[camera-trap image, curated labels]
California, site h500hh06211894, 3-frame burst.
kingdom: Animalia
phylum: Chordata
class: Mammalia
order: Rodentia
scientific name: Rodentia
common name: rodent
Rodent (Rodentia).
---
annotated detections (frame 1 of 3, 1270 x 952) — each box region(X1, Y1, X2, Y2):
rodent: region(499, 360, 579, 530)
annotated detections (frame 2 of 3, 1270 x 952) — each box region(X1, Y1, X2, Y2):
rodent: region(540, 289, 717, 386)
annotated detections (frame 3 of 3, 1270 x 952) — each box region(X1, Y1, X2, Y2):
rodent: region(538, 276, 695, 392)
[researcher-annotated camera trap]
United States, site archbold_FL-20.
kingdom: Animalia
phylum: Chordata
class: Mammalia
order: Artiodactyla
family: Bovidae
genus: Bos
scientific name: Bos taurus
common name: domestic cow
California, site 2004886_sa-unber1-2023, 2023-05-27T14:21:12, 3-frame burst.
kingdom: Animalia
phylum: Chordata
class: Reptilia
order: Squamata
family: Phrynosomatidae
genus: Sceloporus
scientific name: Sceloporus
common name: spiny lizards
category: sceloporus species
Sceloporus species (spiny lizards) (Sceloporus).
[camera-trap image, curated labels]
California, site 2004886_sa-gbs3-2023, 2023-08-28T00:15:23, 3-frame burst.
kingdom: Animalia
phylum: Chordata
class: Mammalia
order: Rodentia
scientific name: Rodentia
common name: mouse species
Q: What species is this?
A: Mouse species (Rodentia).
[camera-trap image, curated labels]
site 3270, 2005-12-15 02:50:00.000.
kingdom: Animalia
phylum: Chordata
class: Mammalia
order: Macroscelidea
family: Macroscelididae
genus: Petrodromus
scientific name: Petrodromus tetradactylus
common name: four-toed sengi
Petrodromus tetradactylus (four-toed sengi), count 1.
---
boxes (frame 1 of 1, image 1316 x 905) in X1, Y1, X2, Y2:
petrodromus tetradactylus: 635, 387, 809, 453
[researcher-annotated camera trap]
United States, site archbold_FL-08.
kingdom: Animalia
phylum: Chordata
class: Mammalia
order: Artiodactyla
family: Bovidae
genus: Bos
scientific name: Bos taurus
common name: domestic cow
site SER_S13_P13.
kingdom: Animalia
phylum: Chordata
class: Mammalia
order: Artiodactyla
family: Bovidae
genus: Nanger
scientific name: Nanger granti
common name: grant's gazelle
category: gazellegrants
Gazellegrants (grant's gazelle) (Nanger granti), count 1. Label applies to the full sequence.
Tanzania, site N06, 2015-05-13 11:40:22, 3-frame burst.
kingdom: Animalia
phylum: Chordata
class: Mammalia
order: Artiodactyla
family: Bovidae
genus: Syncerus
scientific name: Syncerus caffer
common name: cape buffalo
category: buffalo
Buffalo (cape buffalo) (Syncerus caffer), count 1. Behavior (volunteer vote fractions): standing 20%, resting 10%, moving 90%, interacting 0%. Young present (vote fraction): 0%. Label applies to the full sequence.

+===+

● EXERCISE BRIEF: Output an exact copy of the lines from the one holding "common name: cape buffalo" to the last line of the data, inclusive, and nothing beyond that range.

● YOUR RESPONSE:
common name: cape buffalo
category: buffalo
Buffalo (cape buffalo) (Syncerus caffer), count 1. Behavior (volunteer vote fractions): standing 20%, resting 10%, moving 90%, interacting 0%. Young present (vote fraction): 0%. Label applies to the full sequence.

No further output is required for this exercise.